Authors: John Tigges
Purposely avoiding the subject of Jon and his dream, they indulged in more small talk about her trip. When they finished, he seemed more alert. Leaving the dinner table cluttered with the debris of their meal, they went to the far end of the living room where stereo equipment stood against the wall. Threading the tape onto the machine, he adjusted the volume before sitting down on the couch. He kicked off his shoes, looking across the room where she sat curled up in a large chair.
The tape inched toward the moment he anticipated, all the while watching Marie intently to see her reaction. She smiled at his more than passable albeit rote German, when he said,
“Wie heissen Sie?”
The dark laughter, which met the query, froze her lovely features in a questioning mask.
Again, Sam’s voice asked in German, “What is your name?” The laughter filled the room again and when it died away, silence crushed in on the two psychiatrists.

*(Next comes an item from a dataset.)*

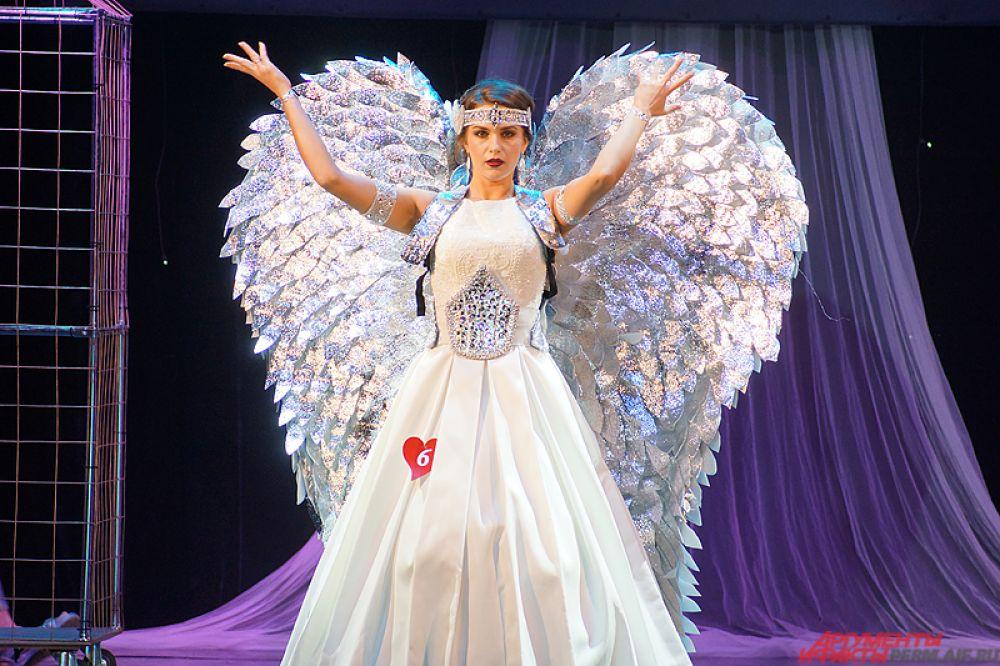 Стилизованные блестящие крылья за спиной использовали в своём образе несколько участниц.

He remembered fumbling for the paper in his pocket. The intensity of the void brought Marie’s eyes up to glance at him. He tiredly stared at her. She was just about to speak when Sam’s voice sounded from the speaker.
“Ich spreche nicht Deutsch! Wie heissen Sie?”
She held her breath and sat forward as though knowing this time there would be some response other than the laughter. The only sound in the living room was the quiet hum of the recorder’s motor as it turned. Then, “
Adolf Hitler!”
came out of the speakers in a voice dissimilar to Jon Ward’s but exactly like the one that had previously spoken German.
Marie gasped. “My God, Sam,” she managed when he stopped the machine. “What do you make of that?”
“What do
you
make of it, Marie?” he shot back.
She leaned back, silent. After several minutes she asked, “Is there more?”
“Yes.”
“In German?”
“No. Surprisingly enough, he cooperated, agreeing to speak English. Want to hear it?”
“By all means.”
He flipped the machine’s control bar forward, listening once more to the unfamiliar voice. Having heard the tape so many times the previous night, he mouthed the words as they were spoken. When it finished, he stopped the recorder before turning to confront Marie. Her ashen face brought the freckles out more boldly than he had ever seen.
“What do you believe at this point, Sam?” she asked after several minutes of silence passed. “Do you believe what you’ve heard?”
Shrugging, he walked to the large window overlooking the outer drive and Lake Michigan. Lines of cars fled past hurriedly, seemingly to escape his detection from above. “I’ve listened to that tape at least eleven or twelve times and I still don’t know what to believe. Are we dealing with another personality—a personality so devious as to assume a well known person’s name? Could it be a wildly complicated Oedipus complex? Could it be—” and his voice trailed off.
“Could it really
be
Hitler?” Marie quietly finished for him. They stared at each other.
“Come on, Marie, you don’t believe that, do you?” he scoffed.
“At this point, with what little we know,” she said, smiling in a reassuring way, “I think we should keep our minds open to most anything.”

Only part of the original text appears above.